Risk Factors Highlighted
Management flagged several macro headwinds in the filing:
- Macroeconomic uncertainty including inflation and elevated interest rates
- Historic changes in U.S. trade policy and potential tariff impacts
- Insurance cost increases
- Consumer sentiment weakness
- Labor shortages and supply chain challenges
The litigation-related charge was not fully explained but materially impacted results. Investors should monitor for additional disclosure.
Forward Catalysts
Positive:
- January inflection: Sales pace in line with prior year for the first time in 8 quarters
- Traffic improving: Mid-December onward saw better traffic and buyer engagement
- Affordability improving: Combination of rate declines, stable home prices, and wage growth closing gap to healthy affordability band
- Community count up 3.1% with path to >200 by FYE 2027
- Cost reduction initiatives: >$10,000/home (~200 bps) in labor and material savings
- ~$150M profitable land sales to fund $72M in remaining buybacks
- Solar strategy: Trending to 20% of sales with above-average margins by year-end
- Cycle time improvement: ~2 weeks reduction expands selling window
Negative:
- Weak backlog (down 33%) sets up difficult comparisons
- Margin pressure likely to persist in near-term
- Rising leverage limits financial flexibility
- Litigation overhang and potential additional charges
- Energy efficiency tax credits ending June 30, 2026
The Bottom Line
Beazer Homes delivered a quarter to forget, with results significantly below expectations despite low consensus estimates. The combination of weak demand, margin compression, and a litigation charge created a perfect storm that sent shares tumbling after hours.
However, the earnings call revealed a potentially important inflection point: January sales pace was in line with prior year for the first time in 8 quarters of year-over-year compression. Combined with improving traffic since mid-December and a slowly improving affordability backdrop, management sees a path to recovery.

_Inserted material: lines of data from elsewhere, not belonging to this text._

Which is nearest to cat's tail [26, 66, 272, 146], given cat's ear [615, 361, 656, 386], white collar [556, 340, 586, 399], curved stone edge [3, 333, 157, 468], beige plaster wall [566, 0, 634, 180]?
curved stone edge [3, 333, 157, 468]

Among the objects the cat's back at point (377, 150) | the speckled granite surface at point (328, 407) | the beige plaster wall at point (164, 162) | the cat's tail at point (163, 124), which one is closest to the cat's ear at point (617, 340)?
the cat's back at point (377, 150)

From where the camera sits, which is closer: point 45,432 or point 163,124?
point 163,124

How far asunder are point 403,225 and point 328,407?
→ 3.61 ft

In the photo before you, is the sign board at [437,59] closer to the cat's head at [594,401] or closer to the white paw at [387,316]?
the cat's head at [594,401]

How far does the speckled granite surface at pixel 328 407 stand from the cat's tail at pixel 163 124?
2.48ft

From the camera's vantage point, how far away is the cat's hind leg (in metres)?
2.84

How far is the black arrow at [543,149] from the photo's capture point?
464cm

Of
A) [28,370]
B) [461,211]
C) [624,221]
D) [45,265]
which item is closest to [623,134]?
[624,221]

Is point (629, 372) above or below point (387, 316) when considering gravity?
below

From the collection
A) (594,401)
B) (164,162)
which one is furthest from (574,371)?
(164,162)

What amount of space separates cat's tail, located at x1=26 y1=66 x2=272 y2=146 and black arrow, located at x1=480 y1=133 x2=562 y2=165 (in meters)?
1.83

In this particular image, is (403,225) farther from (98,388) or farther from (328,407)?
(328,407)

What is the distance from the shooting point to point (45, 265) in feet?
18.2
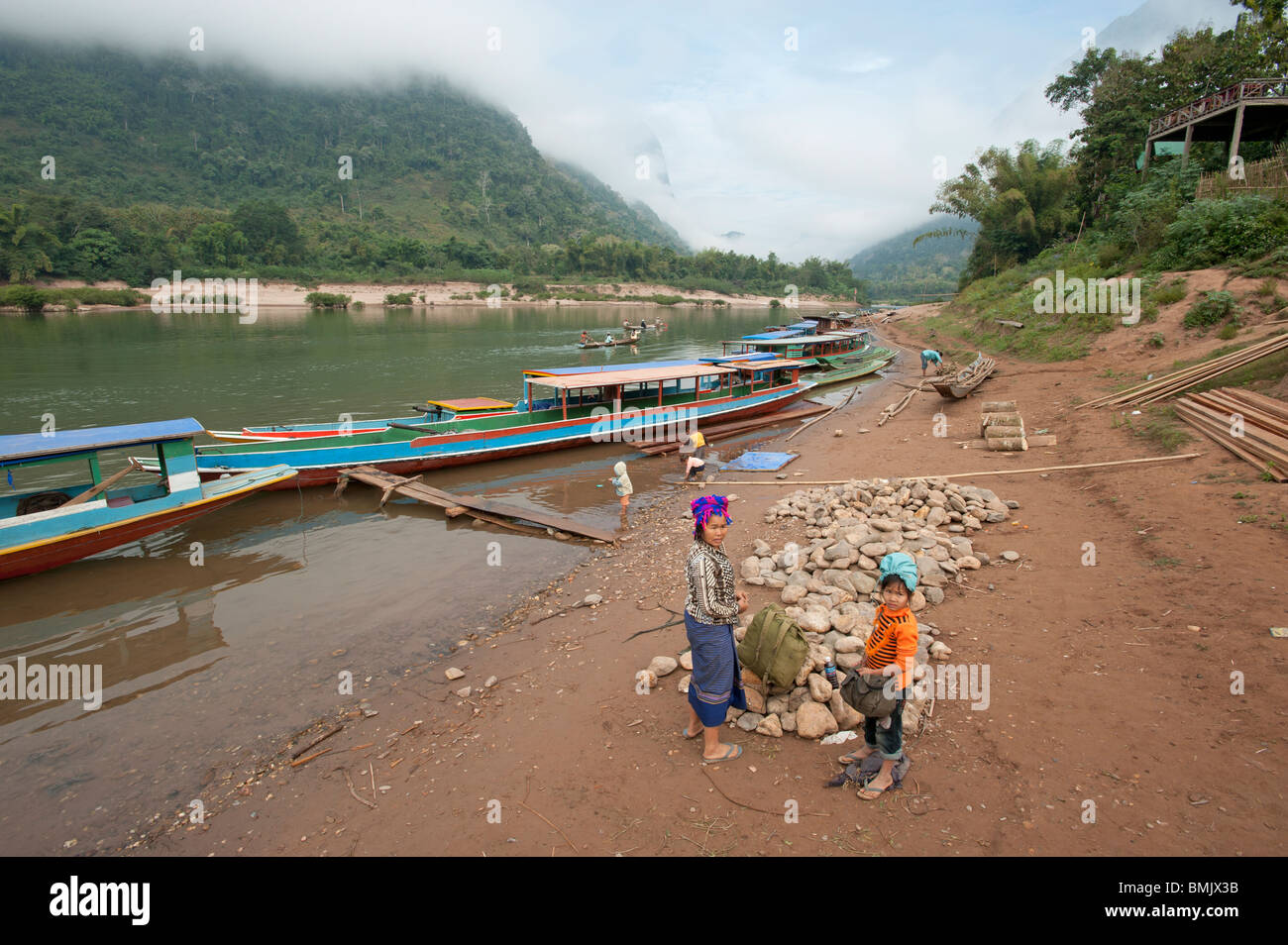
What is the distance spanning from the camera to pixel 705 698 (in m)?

Despite the soft start, management maintains a path to full-year EBITDA growth (excluding the Q1 litigation-related charge) through:
- ~300 bps of margin expansion via cost cuts and mix shift
- ASP growth supported by backlog (~$560K vs ~$514K Q1 closings)
- ~$150M of profitable land sales
While the 33% decline in backlog and sub-14% gross margins suggest meaningful headwinds ahead, the company's strategy of selective land sales and aggressive share buybacks ($72M remaining authorization, ~10% of shares at current prices) may help achieve the target of 5-10% book value per share growth by year-end.
At ~$21 per share (post-earnings), BZH trades at roughly 0.5x book value of ~$41 per share — reflecting the market's skepticism about near-term earnings recovery. Investors will need to see the January improvement sustained through spring selling season before sentiment improves.
Based on 8-K filing and earnings conference call held January 29, 2026.